■ Collected data
※ ※ ※

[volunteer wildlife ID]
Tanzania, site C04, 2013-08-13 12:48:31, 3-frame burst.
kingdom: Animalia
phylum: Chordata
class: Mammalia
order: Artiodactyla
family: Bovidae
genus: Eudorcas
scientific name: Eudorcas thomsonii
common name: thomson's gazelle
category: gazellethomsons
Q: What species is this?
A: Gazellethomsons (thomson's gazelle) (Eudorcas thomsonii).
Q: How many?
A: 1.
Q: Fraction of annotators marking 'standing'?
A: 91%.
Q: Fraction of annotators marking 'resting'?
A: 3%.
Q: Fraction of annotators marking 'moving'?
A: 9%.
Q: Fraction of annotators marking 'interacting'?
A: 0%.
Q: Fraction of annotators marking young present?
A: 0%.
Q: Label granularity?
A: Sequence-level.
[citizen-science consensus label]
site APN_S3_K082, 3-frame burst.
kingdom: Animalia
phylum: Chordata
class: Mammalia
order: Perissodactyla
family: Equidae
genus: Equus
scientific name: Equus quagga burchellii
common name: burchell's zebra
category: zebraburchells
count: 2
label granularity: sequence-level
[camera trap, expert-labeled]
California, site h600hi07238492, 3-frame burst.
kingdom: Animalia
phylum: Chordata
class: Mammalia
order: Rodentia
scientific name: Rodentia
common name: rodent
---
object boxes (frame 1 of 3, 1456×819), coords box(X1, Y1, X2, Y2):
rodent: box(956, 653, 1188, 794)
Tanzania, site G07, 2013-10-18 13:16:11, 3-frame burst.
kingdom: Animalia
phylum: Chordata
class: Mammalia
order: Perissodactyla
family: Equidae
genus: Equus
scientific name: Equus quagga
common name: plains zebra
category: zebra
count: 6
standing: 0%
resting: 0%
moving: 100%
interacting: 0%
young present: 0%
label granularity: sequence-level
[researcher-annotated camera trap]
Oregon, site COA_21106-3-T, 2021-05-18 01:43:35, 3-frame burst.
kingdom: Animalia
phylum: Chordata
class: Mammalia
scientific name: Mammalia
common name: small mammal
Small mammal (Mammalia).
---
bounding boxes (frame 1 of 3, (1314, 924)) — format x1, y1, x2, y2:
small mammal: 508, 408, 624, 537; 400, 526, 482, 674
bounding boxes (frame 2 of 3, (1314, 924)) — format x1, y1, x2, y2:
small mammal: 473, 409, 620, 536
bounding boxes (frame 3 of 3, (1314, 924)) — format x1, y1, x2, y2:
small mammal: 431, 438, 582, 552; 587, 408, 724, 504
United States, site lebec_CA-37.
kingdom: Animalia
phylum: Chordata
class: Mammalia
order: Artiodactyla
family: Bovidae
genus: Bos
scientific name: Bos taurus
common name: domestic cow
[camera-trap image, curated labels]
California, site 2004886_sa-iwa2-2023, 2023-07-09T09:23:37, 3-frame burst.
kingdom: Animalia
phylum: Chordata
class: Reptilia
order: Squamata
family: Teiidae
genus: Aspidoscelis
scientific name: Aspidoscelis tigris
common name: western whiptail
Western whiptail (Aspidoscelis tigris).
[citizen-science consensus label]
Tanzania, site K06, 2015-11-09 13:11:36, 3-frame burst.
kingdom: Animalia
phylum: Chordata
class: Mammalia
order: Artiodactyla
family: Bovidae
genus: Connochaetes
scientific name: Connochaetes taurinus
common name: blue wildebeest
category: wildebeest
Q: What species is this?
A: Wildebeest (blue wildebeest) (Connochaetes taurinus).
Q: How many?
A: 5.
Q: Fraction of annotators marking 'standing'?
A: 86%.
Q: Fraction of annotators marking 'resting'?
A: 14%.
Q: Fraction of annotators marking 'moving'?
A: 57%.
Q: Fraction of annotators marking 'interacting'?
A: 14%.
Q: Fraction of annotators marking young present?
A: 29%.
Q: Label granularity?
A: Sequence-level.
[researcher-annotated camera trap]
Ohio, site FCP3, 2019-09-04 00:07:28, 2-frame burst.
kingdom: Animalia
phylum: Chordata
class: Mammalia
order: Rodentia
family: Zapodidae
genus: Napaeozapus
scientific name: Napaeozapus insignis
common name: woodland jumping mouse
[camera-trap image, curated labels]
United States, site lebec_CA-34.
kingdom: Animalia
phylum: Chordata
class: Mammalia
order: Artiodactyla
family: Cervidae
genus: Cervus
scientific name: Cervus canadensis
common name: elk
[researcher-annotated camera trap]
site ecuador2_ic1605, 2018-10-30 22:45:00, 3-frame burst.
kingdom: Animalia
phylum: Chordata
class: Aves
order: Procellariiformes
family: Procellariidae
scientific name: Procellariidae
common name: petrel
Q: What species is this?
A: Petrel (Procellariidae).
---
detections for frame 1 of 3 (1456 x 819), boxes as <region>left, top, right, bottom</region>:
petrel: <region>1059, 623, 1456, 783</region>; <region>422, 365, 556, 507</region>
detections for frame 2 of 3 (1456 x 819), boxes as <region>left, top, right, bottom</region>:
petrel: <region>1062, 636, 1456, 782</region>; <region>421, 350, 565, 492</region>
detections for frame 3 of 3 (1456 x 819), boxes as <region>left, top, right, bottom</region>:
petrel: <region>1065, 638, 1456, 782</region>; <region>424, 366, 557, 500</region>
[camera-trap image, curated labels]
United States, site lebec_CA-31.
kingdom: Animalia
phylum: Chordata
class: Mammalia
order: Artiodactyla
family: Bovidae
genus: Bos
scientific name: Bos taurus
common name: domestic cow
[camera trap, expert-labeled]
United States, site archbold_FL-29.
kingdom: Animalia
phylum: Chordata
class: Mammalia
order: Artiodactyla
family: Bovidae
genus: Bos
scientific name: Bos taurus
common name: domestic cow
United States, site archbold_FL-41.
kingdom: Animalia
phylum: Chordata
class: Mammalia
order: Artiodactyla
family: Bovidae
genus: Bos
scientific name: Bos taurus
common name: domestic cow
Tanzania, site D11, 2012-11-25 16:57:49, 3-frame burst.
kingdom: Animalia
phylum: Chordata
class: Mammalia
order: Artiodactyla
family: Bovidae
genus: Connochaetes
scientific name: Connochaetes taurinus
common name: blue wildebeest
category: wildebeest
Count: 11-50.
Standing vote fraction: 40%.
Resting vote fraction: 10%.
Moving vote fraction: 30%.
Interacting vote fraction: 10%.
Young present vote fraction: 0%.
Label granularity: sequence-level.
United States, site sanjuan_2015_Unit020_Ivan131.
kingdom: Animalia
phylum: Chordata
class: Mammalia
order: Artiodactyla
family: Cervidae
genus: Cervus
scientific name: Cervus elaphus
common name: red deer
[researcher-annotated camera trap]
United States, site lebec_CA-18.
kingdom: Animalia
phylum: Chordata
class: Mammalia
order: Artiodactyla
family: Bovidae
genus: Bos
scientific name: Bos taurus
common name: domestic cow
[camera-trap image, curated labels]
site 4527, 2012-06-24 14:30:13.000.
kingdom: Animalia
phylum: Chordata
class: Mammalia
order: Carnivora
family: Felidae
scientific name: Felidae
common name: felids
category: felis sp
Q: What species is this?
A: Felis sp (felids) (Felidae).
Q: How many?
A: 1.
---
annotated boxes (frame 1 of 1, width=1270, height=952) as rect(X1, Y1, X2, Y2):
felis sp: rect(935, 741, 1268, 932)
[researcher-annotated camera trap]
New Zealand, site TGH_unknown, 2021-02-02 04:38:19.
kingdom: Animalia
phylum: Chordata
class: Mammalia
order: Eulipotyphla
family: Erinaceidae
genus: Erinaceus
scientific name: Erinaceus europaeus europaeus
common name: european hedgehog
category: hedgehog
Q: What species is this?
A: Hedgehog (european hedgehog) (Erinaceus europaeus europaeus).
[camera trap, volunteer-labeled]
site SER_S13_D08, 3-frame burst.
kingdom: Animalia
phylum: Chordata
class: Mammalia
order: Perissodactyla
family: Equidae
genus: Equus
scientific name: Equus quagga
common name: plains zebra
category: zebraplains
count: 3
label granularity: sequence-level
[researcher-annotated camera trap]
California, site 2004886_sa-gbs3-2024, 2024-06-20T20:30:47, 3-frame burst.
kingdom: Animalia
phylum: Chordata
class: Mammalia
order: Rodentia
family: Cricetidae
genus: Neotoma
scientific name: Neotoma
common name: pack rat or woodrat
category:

※ ※ ※

■ Aim of the task
Among the records, find each line where the word "vote" occurs, and copy it.

■ Your solution
Standing vote fraction: 40%.
Resting vote fraction: 10%.
Moving vote fraction: 30%.
Interacting vote fraction: 10%.
Young present vote fraction: 0%.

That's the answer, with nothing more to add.